GIVEN INSTRUCTION A – In the diff-amp excerpt, what is the circuit's common-mode error due solely to?
GIVEN INSTRUCTION B – Please give the stretch of the diff-amp excerpt from "To sum things" through "presumes zero differential voltage (\$ V_d = 0 \$)." again, replacing "zero differential voltage" with "zero differential input".

The circuit is a diff-amp with CM error due solely to resistor tolerance as an example. There'll be an output offset caused by resistor mismatches, but you can't algebraically (symbolically) resolve differential voltage, CM voltage, or their corresponding gain \$ A_d \$ or \$ A_{cm} \$ as a function of resistor values or tolerances by itself.

Things make sense after we plug in numeric values. After which the equation can be manipulated into a composition of \$ V_{OUT(d)} \$ and \$ V_{OUT(\text{offset})} \$. While it is easy to see 98.04 as the differential gain, you can't say 0.04 is the CM gain because \$ V_2 \$ may not necessarily equate \$ V_{cm} \$ (or \$ {V_1 + V_2} \over 2 \$). The term \$ V_{OUT(\text{offset})} \$ as a whole indicates there is an offset to \$ V_{OUT(d)} \$, but \$ V_{OUT(\text{offset})} \neq A_{cm} V_{cm} \$.

0.04 can only be CM gain \$ A_{cm} \$ if and only if there is zero differential voltage (or \$ V_2 - V_1 = 0\$ ), which automatically implies \$ V_2 \$ equals to \$ V_{cm} \$. Only then you see the ratio of \$ {98.04 \over 0.04} = {{A_d \cdot V_{cm}} \over V_{OUT(cm)}} \$ and define it as CMRR. Only in this case for zero differential input can \$ V_{OUT(\text{offset})} = A_{cm} V_{cm} = V_{OUT(cm)} \$. To demonstrate:

If \$ V_2 = 3V \$ and \$ V_1 = 2.8V \$, the exact equation will yield

$$ \begin{align} V_{OUT(total)} &= V_{OUT(d)} + V_{OUT{(\text{offset})}} \\ &= 98.04 \cdot (3-2.8) + 0.04 \cdot 2.8 = 19.72V \; ✓✓ \; \end{align} $$

My difficulty then was not realizing \$ V_{OUT} \neq A_d V_d + A_{cm} V_{cm} \$ !!! (I was misled by the terminologies used here into thinking they were equal), which otherwise would be off by 0.004V:

$$ \begin{align} \;\;\;\;\;\;\;\; V_{OUT(total)} &= V_{OUT(d)} + V_{OUT{(cm)}} \\ &= A_d V_d + A_{cm} V_{cm} \\ &= 98.04 \cdot (3-2.8) + 0.04 \cdot {{3+2.8} \over 2} = 19.724V \; ✘✘ \; \end{align} $$

To sum things up:

  • CMRR is defined and measured by \$ \text{CMRR} = {{A_d \cdot V_{cm}} \over V_{OUT(cm)}} \$ straightly for zero differential voltage (\$ V_d = 0 \$). And the relation \$ \text{CMRR} = {A_d \over A_{cm}} = {{A_d \cdot V_{cm}} \over V_{}} \$ again presumes zero differential voltage (\$ V_d = 0 \$).

PROVIDED DATA –
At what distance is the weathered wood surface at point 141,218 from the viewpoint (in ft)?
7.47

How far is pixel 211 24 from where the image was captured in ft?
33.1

WRITTEN REPLY A – Resistor tolerance.

WRITTEN REPLY B –
To sum things up:

  • CMRR is defined and measured by \$ \text{CMRR} = {{A_d \cdot V_{cm}} \over V_{OUT(cm)}} \$ straightly for zero differential input (\$ V_d = 0 \$). And the relation \$ \text{CMRR} = {A_d \over A_{cm}} = {{A_d \cdot V_{cm}} \over V_{}} \$ again presumes zero differential input (\$ V_d = 0 \$).